Some critics think it’s time for reformers to roll up their tents and for Vermont to shed its pioneering aspirations. Vermont is too small, too poor and not sufficiently isolated to lead the way, they say.
“Vermont can’t do this by itself,” said John McClaughry, a former Republican state senator and vice president of the Ethan Allen Institute, a conservative think tank. McClaughry warned that with universal care in Vermont “the halt and the lame and the cancer stricken (would) come streaming up the Interstate and achieve resident status overnight.”
Senate President Pro Tempore John Campbell, D-Quechee, acknowledged that cross-border issues remain a big challenge to reformers.
“We can’t just really isolate ourselves,” he said.
Also at issue is how the thousands of Vermonters who work in neighboring states and get insurance through employers there would be treated.

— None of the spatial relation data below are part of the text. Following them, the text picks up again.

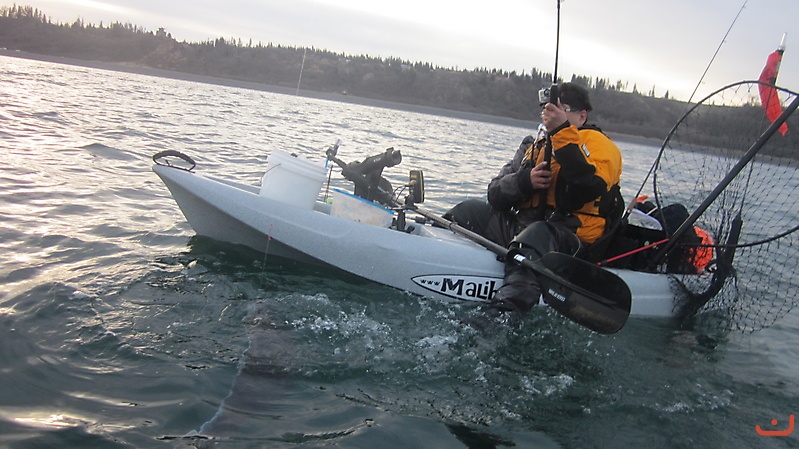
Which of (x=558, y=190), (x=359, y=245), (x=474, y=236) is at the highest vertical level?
(x=558, y=190)

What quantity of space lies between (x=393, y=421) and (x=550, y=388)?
1132 mm

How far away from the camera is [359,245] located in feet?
16.1

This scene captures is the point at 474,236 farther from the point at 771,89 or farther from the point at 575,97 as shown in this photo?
the point at 771,89

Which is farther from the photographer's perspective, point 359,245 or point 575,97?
point 359,245

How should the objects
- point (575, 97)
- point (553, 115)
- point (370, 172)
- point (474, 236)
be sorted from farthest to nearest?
point (370, 172)
point (474, 236)
point (575, 97)
point (553, 115)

McClaughry dismissed single-payer advocates as liberals with a “blind faith” that a universal and publicly financed system would “get rid of the insurance companies (and) achieve enormous savings.”
Benning held out hopes that if lawmakers could “finally get out of the terminology bind that has got us polarized we might actually be able to do something.”
That might clear the way for “some kind of hybrid” system, he said.
But that work could best be done at a higher level, Benning said. “If you’re going to have a good program, you do it nationally, not state by state.”
Rejecting a popular formulation that describes the states as “laboratories of democracy,” Benning said that the health care debate in Vermont had become a “Petri dish of ideology.”
In any case, reform advocates plan to continue their efforts in Vermont.
“The Legislature has to at least make sure that every Vermonter has access to affordable heath insurance,” Sterling said. At a minimum, he added, that requires “universal health care that doesn’t rely on out-of-pocket costs to cover expenses.”
Smith, the House speaker, said his goal is to build “a system that brings the rate of (health care cost) inflation down to a reasonable level but fixes health care financing in an equitable way.”
Bringing down costs is a critical element of reform, he added: “We can’t do single-payer funding or universal (coverage) funding without having a plan that brings costs under control.”
In fact, he added, addressing the state’s current budget woes requires “understanding that health care is part of the problem” and makes it “integral to solving education problems as well as budget problems.”
And Shumlin may not have the last word, Campbell said. “If we learn that the governor’s plan is not viable we are not going to pick up our marbles and go home,” he said. “We’re not going to stop there.”
“We need to have an affordable health care system for all Vermonters,” Campbell added. “We’ll be blazing another trail.”